In this regard, I’ll note that a longtime federal judge—one who, incidentally, is a Democratic appointee and who agrees with O’Connor’s position on judicial selection—has passed along to me his or her view that O’Connor’s politicking on that cause is “totally inappropriate.”
4. Brandenburg thinks that a sufficient remedy for political activity is recusal: “judges who speak up have to walk a fine line and be ready to consider recusing themselves when a case overlaps with a cause.” But Canon 5 provides that a judge “should refrain from political activity”—not merely that a judge should recuse from any case that presents a conflict with the judge’s political activity.
5. Brandenburg claims that the “immediate goal” of criticizing O’Connor “is to shut her up.” But the issue isn’t whether O’Connor can do robo-calls, or engage in other politicking, in support of Nevada’s Question 1. It’s whether she can do those robo-calls and other activity while continuing to sit on the federal bench. If O’Connor were to fully retire from the federal judiciary and return to the status of a private citizen, then she would have all the rights of a private citizen to engage in political activity.

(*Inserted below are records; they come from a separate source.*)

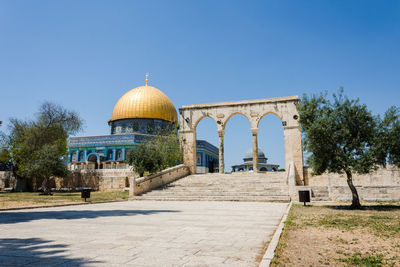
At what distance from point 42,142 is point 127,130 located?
→ 56.6ft

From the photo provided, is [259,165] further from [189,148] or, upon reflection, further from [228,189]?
[228,189]

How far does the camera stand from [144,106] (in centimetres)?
4512

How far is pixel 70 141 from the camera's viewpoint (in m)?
45.1

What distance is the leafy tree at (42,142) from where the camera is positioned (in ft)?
79.2

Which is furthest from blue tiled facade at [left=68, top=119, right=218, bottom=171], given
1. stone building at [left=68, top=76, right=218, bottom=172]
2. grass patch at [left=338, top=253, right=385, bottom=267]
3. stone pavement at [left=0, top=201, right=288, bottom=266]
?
grass patch at [left=338, top=253, right=385, bottom=267]

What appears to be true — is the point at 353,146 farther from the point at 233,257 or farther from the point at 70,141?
the point at 70,141

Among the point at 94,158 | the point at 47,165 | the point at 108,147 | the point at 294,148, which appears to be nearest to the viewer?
the point at 294,148

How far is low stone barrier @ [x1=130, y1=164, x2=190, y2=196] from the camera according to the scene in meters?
17.7

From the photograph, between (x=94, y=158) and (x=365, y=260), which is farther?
(x=94, y=158)

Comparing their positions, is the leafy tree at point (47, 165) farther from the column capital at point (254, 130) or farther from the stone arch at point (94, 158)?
the stone arch at point (94, 158)

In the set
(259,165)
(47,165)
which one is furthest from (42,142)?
(259,165)

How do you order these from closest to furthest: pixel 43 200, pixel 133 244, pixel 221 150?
pixel 133 244
pixel 43 200
pixel 221 150

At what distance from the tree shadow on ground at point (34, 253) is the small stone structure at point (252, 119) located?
19.2 metres

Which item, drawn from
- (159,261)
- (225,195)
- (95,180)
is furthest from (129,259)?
(95,180)
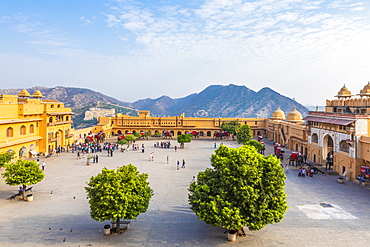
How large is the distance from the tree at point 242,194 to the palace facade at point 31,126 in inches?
1130

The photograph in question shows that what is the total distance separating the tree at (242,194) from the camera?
13914 millimetres

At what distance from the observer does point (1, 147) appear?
3216 centimetres

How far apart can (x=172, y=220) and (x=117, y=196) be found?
187 inches

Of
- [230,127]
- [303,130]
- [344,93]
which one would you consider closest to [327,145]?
[303,130]

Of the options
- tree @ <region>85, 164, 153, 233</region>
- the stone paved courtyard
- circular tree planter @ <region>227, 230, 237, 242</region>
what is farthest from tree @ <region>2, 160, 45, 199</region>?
circular tree planter @ <region>227, 230, 237, 242</region>

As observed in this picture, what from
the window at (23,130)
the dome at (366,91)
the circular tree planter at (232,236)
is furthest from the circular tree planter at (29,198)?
the dome at (366,91)

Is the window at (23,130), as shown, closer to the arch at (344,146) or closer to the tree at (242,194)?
the tree at (242,194)

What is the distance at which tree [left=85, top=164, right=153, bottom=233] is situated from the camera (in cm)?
1455

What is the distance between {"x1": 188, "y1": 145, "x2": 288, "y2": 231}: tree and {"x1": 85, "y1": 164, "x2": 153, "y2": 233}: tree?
3092 mm

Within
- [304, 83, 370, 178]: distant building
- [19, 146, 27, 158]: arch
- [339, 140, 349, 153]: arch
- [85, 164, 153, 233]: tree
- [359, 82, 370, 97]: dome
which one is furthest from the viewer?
[19, 146, 27, 158]: arch

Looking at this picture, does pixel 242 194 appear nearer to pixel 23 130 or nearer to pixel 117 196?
pixel 117 196

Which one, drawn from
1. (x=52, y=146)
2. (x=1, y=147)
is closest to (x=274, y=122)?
(x=52, y=146)

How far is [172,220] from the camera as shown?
58.0ft

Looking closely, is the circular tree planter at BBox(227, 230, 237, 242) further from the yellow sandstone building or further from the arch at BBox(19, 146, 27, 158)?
the arch at BBox(19, 146, 27, 158)
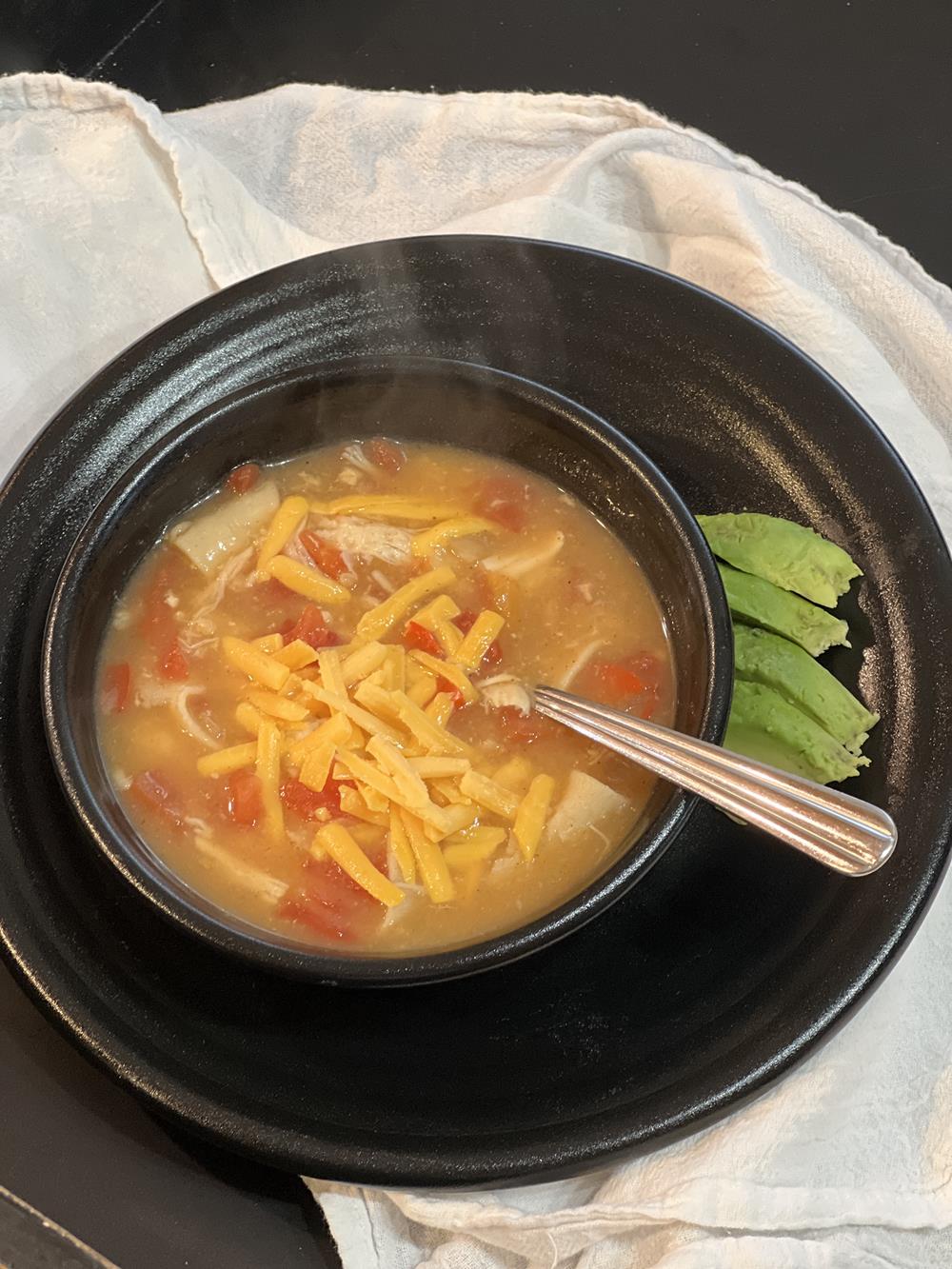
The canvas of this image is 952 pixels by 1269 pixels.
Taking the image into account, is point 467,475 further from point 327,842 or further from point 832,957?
point 832,957

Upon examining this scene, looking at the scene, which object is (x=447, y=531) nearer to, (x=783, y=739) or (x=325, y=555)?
(x=325, y=555)

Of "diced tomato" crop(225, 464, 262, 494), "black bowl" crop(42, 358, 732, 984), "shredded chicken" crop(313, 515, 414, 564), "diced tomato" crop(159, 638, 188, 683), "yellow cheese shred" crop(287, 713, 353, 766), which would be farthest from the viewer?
"diced tomato" crop(225, 464, 262, 494)

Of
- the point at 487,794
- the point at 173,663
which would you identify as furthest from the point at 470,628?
the point at 173,663

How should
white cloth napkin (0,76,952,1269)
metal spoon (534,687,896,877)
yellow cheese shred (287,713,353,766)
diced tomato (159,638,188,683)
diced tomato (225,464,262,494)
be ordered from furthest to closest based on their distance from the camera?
diced tomato (225,464,262,494)
diced tomato (159,638,188,683)
yellow cheese shred (287,713,353,766)
white cloth napkin (0,76,952,1269)
metal spoon (534,687,896,877)

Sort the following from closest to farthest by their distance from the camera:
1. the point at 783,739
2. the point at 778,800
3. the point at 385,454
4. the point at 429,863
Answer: the point at 778,800, the point at 429,863, the point at 783,739, the point at 385,454

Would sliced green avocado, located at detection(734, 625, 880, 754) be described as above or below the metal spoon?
above

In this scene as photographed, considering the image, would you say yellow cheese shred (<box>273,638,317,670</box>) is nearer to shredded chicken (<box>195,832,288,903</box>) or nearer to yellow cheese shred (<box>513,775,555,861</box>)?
shredded chicken (<box>195,832,288,903</box>)

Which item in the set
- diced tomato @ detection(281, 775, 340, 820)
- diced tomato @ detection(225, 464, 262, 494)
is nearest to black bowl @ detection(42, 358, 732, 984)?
diced tomato @ detection(225, 464, 262, 494)
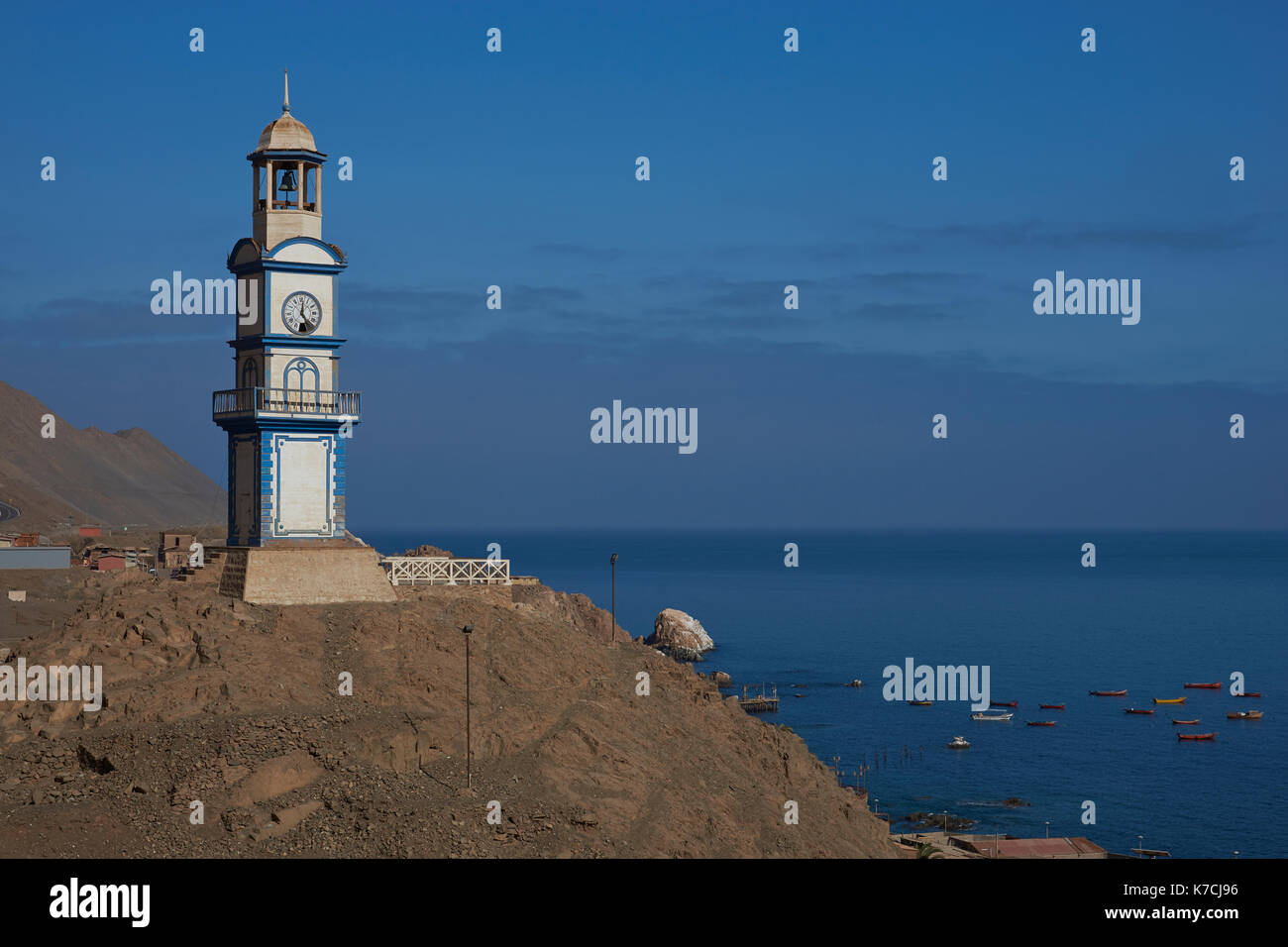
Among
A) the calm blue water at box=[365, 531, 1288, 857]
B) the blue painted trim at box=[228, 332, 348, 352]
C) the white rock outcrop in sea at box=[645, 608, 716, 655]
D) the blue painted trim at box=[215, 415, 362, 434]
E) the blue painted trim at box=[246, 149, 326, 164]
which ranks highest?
the blue painted trim at box=[246, 149, 326, 164]

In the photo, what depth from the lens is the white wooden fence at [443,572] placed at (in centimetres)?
4538

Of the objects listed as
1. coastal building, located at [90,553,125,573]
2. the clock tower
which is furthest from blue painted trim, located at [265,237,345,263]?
coastal building, located at [90,553,125,573]

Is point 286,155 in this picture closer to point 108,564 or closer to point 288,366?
point 288,366

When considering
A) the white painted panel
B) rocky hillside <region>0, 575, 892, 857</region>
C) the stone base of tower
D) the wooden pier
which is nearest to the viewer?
rocky hillside <region>0, 575, 892, 857</region>

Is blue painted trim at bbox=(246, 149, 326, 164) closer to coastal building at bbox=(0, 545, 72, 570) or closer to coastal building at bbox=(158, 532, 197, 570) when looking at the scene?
coastal building at bbox=(158, 532, 197, 570)

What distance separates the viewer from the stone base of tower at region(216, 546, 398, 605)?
140ft

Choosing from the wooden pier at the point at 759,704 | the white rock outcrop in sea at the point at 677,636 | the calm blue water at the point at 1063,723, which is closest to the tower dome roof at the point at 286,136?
the calm blue water at the point at 1063,723

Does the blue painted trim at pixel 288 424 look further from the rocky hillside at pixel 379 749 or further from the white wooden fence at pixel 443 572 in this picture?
the rocky hillside at pixel 379 749

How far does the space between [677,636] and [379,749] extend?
99.9m

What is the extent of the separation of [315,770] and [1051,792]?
55.2 meters

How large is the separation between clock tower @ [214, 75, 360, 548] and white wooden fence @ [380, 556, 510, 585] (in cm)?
205

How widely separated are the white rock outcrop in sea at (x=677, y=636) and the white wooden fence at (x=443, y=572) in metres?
87.5

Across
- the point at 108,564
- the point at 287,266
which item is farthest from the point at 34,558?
the point at 287,266

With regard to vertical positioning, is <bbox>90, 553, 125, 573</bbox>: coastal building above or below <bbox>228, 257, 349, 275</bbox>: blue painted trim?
below
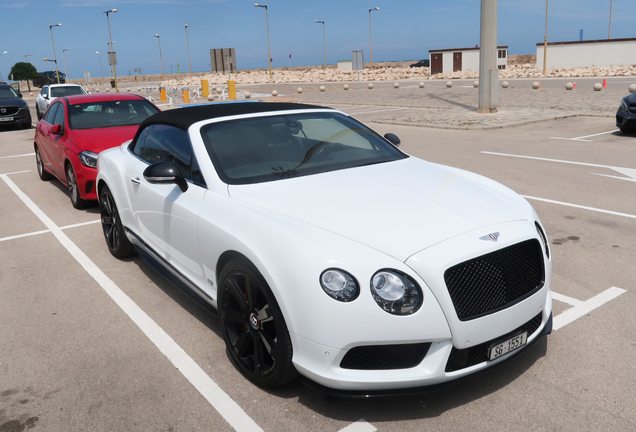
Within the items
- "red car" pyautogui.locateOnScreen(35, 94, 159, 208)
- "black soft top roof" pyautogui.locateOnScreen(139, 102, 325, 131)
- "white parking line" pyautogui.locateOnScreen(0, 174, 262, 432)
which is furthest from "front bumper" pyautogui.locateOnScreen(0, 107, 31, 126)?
"black soft top roof" pyautogui.locateOnScreen(139, 102, 325, 131)

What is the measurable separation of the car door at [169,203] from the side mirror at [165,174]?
9 cm

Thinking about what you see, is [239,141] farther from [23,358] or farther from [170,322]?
[23,358]

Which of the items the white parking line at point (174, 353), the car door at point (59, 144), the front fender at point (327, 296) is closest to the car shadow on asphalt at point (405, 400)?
the white parking line at point (174, 353)

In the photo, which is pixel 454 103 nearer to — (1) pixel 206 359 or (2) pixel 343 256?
(1) pixel 206 359

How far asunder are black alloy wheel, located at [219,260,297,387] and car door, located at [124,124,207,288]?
0.47 m

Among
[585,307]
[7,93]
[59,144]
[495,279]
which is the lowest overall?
[585,307]

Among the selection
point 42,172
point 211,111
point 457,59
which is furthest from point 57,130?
point 457,59

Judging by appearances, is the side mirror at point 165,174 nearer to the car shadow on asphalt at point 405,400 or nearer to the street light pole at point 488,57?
the car shadow on asphalt at point 405,400

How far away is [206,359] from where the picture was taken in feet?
12.3

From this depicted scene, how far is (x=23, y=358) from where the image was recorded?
152 inches

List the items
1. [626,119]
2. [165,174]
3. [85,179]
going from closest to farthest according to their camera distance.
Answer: [165,174], [85,179], [626,119]

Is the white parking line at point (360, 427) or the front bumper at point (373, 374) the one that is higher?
the front bumper at point (373, 374)

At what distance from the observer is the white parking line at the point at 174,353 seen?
3118 millimetres

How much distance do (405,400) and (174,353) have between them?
161cm
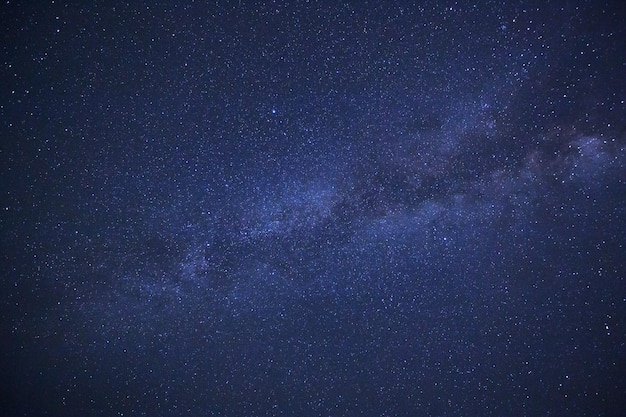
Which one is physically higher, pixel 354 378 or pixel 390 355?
pixel 390 355

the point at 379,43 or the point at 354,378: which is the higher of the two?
the point at 379,43

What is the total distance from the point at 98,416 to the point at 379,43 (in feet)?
12.7

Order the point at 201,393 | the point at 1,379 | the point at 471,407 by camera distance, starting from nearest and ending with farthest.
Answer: the point at 1,379, the point at 201,393, the point at 471,407

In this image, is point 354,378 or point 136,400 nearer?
point 136,400

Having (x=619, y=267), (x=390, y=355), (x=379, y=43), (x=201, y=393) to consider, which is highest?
(x=379, y=43)

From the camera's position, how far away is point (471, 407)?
9.65 feet

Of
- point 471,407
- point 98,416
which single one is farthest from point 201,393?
point 471,407

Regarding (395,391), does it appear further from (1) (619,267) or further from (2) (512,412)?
(1) (619,267)

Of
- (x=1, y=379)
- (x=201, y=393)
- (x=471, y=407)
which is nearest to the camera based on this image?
(x=1, y=379)

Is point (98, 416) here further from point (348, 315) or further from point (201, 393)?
point (348, 315)

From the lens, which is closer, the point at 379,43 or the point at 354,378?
the point at 379,43

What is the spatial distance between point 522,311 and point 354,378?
5.62ft

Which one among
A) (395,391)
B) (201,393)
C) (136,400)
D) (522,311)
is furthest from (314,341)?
(522,311)

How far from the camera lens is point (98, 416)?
8.61 ft
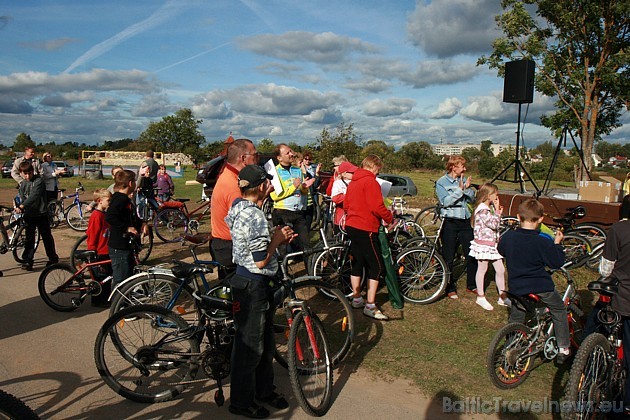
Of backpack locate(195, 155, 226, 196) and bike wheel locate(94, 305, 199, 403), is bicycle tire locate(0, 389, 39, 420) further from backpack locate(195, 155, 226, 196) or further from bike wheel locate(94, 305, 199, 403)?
backpack locate(195, 155, 226, 196)

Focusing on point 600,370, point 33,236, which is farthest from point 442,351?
point 33,236

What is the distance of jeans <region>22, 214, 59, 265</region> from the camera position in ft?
25.2

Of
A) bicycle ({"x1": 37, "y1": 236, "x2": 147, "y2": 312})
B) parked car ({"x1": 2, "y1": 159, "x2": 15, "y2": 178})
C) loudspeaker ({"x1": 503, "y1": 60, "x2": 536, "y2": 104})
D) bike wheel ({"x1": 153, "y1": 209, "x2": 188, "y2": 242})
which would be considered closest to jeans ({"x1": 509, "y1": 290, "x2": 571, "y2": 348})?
bicycle ({"x1": 37, "y1": 236, "x2": 147, "y2": 312})

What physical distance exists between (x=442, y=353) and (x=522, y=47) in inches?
574

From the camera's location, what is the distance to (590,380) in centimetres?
332

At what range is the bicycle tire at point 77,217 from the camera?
462 inches

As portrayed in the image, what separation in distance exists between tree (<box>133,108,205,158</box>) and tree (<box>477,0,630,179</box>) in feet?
204

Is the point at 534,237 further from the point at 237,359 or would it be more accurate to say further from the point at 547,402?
the point at 237,359

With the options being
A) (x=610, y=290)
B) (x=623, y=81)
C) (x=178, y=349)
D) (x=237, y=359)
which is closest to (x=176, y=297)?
(x=178, y=349)

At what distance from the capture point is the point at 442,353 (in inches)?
186

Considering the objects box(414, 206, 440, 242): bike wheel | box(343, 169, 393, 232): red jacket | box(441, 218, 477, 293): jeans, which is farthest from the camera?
box(414, 206, 440, 242): bike wheel

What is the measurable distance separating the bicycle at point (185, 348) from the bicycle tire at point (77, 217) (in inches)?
351

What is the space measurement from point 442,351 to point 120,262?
3.81 meters

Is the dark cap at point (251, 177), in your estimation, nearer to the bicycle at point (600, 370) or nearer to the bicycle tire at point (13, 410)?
the bicycle tire at point (13, 410)
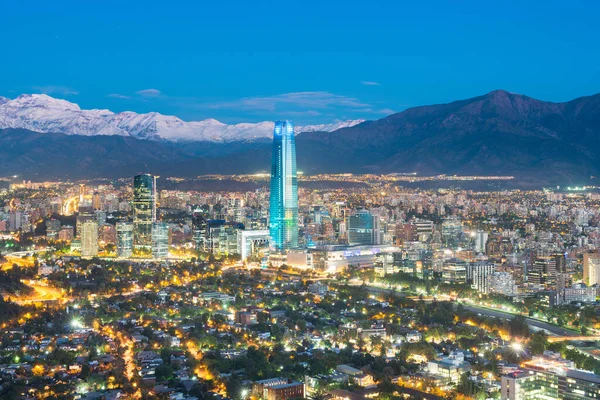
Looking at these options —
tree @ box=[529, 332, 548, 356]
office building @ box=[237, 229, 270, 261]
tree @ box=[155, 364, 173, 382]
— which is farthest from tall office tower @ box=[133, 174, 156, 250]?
tree @ box=[155, 364, 173, 382]

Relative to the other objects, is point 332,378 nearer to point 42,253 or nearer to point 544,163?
point 42,253

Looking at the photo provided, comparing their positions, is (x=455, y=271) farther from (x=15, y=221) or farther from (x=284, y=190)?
(x=15, y=221)

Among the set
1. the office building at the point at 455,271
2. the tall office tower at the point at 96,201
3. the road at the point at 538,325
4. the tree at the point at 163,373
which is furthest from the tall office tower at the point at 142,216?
the tree at the point at 163,373

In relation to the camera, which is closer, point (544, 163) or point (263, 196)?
point (263, 196)

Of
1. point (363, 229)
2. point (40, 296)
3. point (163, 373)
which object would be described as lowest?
point (163, 373)

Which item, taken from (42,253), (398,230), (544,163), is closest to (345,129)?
(544,163)

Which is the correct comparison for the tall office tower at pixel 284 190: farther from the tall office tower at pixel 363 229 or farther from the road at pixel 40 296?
the road at pixel 40 296

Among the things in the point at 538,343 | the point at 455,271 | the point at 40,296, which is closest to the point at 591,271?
the point at 455,271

6. In a purported “disclosure” in his essay, Brandenburg, whose group is funded by George Soros’s Open Society Institute, claims that his group “works on issues of judicial fairness but does not support one method of selecting judges over another” (emphasis added). But in fact his group has made a substantial in-kind contribution to Nevadans for Qualified Judges, the organization leading the Yes on 1 campaign—the second largest contribution that organization reported in its most recent filing. And, yes, Nevadans for Qualified Judges is the organization that features Justice O’Connor as its honorary chairwoman, that highlights her in its videos, and that arranged her robo-calls.
So what Brandenburg isn’t disclosing is that his group is helping to support the very activity by O’Connor that he’s pretending to defend as a neutral observer.